|
Post by zmlade on Nov 22, 2021 19:37:08 GMT
I'm a new owner of sunrise 35, and I need to change shaft - previous owner has not installed zinc anodes, and he didn't care much during Covid, so it is corroded beyond repair.
I do want to change cutlass bearing, shaft and shaft seal (Volvo) fast, while on lift. So I have to source all parts upfront. Does somebody have info on shaft length (shaft diameter is 25 mm) and cutlass bearing outer diameter with its length? I expect 1,5m for shaft length and 40mm for cutlass bearing outer diameter.
Any other information on that matter is very appreciated!
Thanks, Z-
|
|
|
Post by rene460 on Nov 22, 2021 23:38:13 GMT
Hi Zmlade, Congratulations on your purchase and welcome to the forum.
Unfortunately, I don’t know the shaft length dimension you require, I am another who wishes it was included in the manual, as it can’t really be measured without taking out the shaft. You also need the replacement shaft to be machined with the correct tapers, key ways and threads. Many have asked about cutlas bearing dimensions in previous threads, dimensions for some models have been posted, but I suspect that most measure the bearing on removal, and find the dimensions available in stock at the yard. Worth having a new nylon screw to hold it in place when you install the new one. (Mine was M6 x 1.0 but I don’t know how common that is.)

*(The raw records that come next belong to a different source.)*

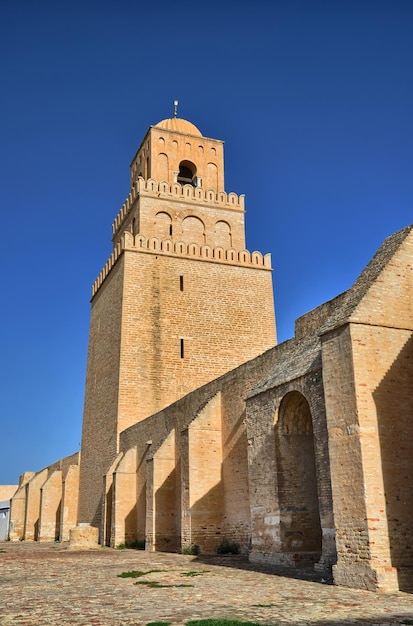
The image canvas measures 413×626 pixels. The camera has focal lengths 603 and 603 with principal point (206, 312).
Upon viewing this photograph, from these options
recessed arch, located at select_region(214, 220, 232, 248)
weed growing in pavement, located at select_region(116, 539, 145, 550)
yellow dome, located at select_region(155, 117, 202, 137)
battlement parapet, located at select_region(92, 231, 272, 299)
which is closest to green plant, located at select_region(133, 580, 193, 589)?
weed growing in pavement, located at select_region(116, 539, 145, 550)

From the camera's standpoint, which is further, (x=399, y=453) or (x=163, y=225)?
(x=163, y=225)

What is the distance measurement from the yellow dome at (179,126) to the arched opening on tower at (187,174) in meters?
1.49

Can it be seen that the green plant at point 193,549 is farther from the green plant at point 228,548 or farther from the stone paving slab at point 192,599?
the stone paving slab at point 192,599

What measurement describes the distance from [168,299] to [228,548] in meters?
11.7

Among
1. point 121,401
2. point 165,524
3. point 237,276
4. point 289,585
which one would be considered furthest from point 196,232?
point 289,585

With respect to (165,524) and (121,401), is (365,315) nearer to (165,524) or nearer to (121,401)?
(165,524)

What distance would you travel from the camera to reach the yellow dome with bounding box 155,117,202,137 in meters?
28.7

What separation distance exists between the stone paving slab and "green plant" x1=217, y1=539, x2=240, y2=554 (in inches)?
125

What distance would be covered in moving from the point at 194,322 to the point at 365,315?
50.0 ft

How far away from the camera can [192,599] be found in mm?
7352

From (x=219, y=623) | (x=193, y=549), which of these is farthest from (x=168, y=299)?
(x=219, y=623)

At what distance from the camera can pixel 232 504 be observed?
14664mm

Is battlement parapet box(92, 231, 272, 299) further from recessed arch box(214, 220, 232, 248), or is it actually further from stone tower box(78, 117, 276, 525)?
recessed arch box(214, 220, 232, 248)

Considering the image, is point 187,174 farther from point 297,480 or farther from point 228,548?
point 297,480
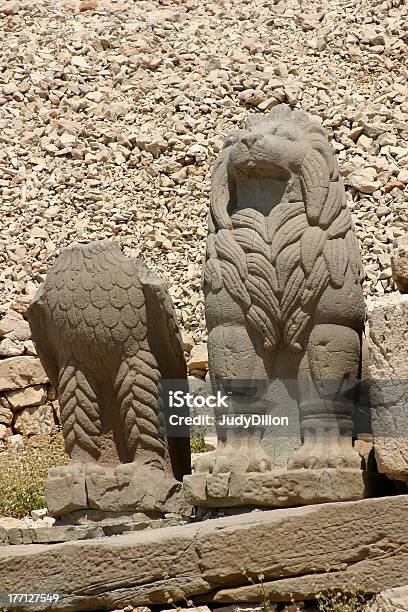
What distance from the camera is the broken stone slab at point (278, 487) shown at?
5945 mm

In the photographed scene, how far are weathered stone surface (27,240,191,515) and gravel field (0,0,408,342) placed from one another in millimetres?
6251

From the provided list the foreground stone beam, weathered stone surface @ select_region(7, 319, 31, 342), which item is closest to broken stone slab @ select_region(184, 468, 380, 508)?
the foreground stone beam

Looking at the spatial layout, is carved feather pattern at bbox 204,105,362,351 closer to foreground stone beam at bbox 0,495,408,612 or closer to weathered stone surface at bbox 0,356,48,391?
foreground stone beam at bbox 0,495,408,612

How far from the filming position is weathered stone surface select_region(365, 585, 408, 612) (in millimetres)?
5168

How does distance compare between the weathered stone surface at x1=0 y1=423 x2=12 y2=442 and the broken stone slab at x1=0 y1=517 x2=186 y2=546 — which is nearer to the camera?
the broken stone slab at x1=0 y1=517 x2=186 y2=546

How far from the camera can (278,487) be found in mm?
6051

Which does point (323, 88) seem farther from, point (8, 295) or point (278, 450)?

I have had my shaft out, and replaced the propellor, and from that experience, I do have some comments on your plan to do it all quickly while on the lift. Can I suggest that you enquire at your yard the costs of having the boat put on a cradle for a few days while you do the work, and only pay for the crane while you are actually lifting out and relaunching. At our yard, the lift is expensive, but yard fees quite reasonable, and a lower rate for days that no work can be done due to weather or waiting for parts. I assume reasonably typical.
The critical steps in the job are releasing the propellor from the shaft, and releasing the coupling flange from the engine end, and then doing them up again to the specified torque. I found a standard puller would not fit between the flange and the gear box and had to get something made up. I insisted on the proper torques, and it is not trivial to hold the shaft to enable the tightening. Not insurmountable issues, much will depend on whether parts have been joined by corrosion, but I would not like to be doing it under the suspended boat. Much scrambling in and out of the boat required.
Of course, I don’t know your experience level, and you may well be experienced in all this on previous boats, but for a modest charge in yard fees, it will be a lot less stress with the time pressure relieved. Would definitely be worth it to me anyway.
Good luck with the job, and please come back and tell us how it goes. And please do post the shaft length and cutlas bearing dimensions for future owners.
rene460
|
|
|
Post by Charlie-Bravo on Nov 23, 2021 10:58:26 GMT
I would also head for a cradle, as accurate measuring can only be done with the shaft removed, and your machinist will appreciate having the old shaft for accurate taper placement, thread lengths & keyway sizes. I would find the machine shop first , and give plenty of warning of when you expect to arrive with the old shaft. in the mean time they could order a length of bar overlength if you can give the approximate length, this you could estimate by measuring from gearbox to P bracket fixings internally and add say 500mm or even more, the slight 'waste' and cost of the excess material will be absorbed by less time with the boat in the cradle I would hope, and by giving advanced notice you might get the new shaft made quickly.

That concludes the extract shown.